I thought of using prove by induction, but I don't think it really suits in this case. I've also thought of using modulos in some kind of way but not sure how. Also, can we assume that both $r^{2017}$ and $\frac{1}{r^{2017}}$ are both integers, since adding them make up an integer?
$(r+1/r)^2=r^2+1/r^2+2$ implies that $r^2+1/r^2$ is an integer.
Assume $r^k+1/r^k$ is integer for all $k<n$.

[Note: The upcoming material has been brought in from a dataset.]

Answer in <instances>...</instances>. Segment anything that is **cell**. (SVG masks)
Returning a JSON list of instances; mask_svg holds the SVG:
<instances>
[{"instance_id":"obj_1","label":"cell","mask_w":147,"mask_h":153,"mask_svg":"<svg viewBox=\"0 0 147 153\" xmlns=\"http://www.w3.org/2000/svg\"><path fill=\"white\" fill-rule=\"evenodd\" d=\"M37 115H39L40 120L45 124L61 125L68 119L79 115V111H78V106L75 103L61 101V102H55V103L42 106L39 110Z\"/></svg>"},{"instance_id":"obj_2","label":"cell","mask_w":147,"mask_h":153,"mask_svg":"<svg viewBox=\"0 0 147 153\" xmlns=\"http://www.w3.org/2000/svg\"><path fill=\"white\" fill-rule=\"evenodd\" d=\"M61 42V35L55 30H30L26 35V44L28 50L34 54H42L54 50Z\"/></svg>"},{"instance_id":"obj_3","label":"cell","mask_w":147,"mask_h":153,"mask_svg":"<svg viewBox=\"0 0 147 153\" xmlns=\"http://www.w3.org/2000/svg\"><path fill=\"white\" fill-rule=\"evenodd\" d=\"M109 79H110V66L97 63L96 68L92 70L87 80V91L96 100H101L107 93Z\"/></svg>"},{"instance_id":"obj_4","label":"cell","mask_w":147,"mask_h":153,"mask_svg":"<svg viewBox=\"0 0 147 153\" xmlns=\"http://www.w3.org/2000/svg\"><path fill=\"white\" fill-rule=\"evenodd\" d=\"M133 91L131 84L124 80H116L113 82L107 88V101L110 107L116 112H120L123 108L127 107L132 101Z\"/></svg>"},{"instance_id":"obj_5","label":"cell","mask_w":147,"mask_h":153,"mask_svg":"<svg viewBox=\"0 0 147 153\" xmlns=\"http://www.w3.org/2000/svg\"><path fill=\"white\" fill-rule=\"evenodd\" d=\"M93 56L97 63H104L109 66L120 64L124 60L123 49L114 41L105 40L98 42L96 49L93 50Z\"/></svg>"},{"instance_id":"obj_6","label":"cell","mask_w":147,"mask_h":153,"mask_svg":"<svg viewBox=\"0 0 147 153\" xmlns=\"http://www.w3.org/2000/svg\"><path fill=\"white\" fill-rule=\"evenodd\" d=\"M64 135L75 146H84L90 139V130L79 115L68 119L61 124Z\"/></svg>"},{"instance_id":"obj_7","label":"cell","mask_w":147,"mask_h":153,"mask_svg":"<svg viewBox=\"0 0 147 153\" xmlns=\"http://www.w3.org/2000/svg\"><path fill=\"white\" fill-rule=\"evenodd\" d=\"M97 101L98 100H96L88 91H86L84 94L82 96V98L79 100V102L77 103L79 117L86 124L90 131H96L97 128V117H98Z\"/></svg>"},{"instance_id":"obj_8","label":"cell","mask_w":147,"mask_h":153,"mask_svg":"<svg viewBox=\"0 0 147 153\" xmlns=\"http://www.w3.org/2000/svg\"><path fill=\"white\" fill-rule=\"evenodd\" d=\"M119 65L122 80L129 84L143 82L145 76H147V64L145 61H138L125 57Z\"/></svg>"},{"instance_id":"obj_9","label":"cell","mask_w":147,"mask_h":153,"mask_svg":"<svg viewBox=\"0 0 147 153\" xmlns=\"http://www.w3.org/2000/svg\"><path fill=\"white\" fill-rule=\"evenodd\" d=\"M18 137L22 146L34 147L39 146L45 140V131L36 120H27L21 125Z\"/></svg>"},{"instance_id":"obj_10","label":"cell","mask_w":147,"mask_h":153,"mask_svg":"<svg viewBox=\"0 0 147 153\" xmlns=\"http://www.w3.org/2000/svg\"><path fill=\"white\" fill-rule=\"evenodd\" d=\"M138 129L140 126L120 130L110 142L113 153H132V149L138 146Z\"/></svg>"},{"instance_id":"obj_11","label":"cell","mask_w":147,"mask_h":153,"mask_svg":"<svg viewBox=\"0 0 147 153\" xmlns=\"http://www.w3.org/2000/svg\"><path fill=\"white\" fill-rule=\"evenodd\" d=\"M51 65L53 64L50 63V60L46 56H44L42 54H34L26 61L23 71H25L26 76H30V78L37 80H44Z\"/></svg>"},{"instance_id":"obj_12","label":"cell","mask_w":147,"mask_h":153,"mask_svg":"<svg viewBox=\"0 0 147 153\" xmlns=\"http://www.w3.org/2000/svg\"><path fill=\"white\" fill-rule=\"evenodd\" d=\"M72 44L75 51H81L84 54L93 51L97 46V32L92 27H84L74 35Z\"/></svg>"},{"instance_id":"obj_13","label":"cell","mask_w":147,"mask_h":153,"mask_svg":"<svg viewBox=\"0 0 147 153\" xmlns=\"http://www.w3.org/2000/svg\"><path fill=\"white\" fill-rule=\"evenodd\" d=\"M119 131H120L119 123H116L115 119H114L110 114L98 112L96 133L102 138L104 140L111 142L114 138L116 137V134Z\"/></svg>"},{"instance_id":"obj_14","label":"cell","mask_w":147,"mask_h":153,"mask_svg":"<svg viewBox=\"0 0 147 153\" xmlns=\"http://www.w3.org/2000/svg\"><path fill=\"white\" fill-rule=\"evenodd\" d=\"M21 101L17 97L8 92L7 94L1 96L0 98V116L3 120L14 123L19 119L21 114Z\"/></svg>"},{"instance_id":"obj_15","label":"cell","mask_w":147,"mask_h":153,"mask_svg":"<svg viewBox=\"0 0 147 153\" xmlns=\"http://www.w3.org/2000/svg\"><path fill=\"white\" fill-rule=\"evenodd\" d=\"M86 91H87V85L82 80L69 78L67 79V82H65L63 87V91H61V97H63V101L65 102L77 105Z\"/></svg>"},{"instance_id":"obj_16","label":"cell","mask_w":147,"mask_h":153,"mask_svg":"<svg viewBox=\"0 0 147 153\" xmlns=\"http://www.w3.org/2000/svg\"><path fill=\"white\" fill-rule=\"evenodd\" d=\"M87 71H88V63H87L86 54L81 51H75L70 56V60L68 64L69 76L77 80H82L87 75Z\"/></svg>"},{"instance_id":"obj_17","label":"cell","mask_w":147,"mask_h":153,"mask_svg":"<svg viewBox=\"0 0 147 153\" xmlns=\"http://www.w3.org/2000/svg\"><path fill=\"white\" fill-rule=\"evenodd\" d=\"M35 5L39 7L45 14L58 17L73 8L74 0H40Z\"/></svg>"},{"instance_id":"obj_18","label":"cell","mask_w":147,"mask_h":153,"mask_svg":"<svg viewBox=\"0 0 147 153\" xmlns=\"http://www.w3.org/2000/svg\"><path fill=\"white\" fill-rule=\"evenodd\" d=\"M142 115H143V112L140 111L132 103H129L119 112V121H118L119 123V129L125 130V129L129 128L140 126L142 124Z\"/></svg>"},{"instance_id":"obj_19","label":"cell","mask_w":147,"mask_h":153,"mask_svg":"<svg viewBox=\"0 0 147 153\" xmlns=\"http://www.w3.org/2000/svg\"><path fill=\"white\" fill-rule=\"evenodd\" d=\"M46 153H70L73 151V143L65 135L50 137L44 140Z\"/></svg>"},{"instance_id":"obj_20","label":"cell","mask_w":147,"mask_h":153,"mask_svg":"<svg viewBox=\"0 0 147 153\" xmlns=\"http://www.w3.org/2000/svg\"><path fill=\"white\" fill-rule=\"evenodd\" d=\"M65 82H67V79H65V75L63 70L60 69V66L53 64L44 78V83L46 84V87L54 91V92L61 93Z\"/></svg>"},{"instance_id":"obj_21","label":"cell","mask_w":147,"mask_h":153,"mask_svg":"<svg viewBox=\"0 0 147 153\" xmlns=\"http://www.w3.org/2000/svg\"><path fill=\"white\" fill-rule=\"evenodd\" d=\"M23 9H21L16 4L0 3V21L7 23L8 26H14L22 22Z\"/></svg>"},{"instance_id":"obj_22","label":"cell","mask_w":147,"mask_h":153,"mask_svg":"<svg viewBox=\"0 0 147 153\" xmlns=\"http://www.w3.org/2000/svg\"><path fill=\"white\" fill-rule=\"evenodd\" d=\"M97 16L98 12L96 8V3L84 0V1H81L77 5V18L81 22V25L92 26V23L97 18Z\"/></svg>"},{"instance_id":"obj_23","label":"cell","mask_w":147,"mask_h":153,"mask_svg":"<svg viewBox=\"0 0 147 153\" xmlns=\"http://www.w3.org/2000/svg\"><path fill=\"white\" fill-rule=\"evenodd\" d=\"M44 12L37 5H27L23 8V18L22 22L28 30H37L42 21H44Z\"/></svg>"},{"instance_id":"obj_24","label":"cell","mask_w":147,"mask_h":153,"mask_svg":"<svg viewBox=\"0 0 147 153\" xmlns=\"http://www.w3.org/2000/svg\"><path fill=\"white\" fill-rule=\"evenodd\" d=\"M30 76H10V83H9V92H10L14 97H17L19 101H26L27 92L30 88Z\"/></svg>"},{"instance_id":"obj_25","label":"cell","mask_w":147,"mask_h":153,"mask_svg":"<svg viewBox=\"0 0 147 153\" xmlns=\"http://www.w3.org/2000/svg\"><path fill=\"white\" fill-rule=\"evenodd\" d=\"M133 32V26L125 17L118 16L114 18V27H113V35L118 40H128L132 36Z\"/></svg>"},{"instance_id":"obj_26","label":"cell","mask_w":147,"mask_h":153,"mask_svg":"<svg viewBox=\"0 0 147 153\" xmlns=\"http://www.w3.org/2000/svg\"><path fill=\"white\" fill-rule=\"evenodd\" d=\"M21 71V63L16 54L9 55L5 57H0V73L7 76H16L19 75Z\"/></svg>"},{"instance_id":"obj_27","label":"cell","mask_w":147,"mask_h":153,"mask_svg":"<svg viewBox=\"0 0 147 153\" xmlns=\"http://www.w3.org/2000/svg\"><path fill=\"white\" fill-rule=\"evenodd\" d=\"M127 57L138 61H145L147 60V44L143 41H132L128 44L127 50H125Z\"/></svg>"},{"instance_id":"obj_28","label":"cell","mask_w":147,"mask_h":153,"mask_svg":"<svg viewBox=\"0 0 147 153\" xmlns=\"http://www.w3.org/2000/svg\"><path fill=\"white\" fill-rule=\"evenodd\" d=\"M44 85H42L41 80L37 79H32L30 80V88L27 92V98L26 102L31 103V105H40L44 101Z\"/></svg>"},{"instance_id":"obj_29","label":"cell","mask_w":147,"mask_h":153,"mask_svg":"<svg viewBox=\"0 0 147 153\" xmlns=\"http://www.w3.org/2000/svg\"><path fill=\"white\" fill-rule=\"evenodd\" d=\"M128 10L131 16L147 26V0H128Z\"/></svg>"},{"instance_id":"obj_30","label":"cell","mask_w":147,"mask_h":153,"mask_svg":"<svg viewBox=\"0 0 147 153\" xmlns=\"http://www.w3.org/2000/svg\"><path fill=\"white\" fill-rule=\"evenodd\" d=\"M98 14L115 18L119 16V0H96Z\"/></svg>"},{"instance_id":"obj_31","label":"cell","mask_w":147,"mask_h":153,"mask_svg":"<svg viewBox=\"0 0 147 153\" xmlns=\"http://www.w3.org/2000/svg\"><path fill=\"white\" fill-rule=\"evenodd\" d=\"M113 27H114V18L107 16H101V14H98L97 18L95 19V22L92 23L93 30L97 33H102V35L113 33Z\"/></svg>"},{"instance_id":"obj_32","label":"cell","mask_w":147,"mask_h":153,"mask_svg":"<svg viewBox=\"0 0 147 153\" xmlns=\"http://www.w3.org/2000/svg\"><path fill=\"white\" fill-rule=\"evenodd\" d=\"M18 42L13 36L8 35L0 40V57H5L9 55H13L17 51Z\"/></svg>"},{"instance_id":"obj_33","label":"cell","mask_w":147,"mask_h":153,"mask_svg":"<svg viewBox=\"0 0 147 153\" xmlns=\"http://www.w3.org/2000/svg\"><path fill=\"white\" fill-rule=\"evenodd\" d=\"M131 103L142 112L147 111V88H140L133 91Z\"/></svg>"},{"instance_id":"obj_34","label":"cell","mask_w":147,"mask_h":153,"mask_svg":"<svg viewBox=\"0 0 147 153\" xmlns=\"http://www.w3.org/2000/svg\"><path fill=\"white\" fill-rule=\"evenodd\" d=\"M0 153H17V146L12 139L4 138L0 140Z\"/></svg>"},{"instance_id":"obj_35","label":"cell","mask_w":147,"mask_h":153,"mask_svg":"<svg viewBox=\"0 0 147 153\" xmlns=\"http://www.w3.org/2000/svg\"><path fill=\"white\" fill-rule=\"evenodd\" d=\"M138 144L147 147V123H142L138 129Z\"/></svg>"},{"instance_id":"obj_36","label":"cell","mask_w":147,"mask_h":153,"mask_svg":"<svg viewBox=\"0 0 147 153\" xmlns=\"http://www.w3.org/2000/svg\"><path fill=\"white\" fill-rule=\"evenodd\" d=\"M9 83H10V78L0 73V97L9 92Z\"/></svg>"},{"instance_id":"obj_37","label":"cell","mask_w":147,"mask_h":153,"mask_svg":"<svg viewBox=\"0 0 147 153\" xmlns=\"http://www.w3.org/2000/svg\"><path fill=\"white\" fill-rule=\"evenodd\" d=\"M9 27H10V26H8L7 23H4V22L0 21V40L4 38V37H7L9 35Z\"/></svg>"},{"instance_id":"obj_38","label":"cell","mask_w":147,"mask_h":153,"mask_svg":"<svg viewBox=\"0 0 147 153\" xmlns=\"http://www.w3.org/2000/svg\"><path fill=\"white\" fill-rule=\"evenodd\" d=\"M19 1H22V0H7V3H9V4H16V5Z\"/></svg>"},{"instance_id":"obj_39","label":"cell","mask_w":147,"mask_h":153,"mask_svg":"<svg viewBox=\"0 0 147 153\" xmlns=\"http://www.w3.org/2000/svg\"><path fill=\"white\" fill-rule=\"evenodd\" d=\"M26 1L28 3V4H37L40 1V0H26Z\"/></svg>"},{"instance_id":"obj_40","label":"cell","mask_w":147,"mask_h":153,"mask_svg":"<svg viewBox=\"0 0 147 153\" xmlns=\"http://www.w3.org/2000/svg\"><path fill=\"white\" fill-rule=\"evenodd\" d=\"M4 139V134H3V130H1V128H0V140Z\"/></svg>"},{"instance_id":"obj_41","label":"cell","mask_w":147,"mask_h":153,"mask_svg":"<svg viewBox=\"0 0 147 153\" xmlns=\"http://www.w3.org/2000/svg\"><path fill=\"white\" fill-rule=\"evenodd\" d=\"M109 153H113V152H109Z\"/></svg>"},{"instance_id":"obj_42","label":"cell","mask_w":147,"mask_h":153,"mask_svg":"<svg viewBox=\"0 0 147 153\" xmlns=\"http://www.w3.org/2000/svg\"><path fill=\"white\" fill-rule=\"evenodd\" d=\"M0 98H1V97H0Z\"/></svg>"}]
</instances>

Then $(r+1/r)^n=r^n+1/r^n+\binom{n}{1}(r^{n-2}+1/r^{n-2})+\binom{n}{2}(r^{n-4}+1/r^{n-4})+...$. Therefore, $r^n+1/r^n$ is an integer.
If $r + 1/r = m$, then $r$ and $1/r$ are both roots of the quadratic $x^2 - m x + 1$. Then $a_n = c r^n + d/r^n$ satisfies the recursion $a_{n+2} - m a_{n+1} + a_n = 0$ for any constants $c$ and $d$, in particular for $c=d=1$.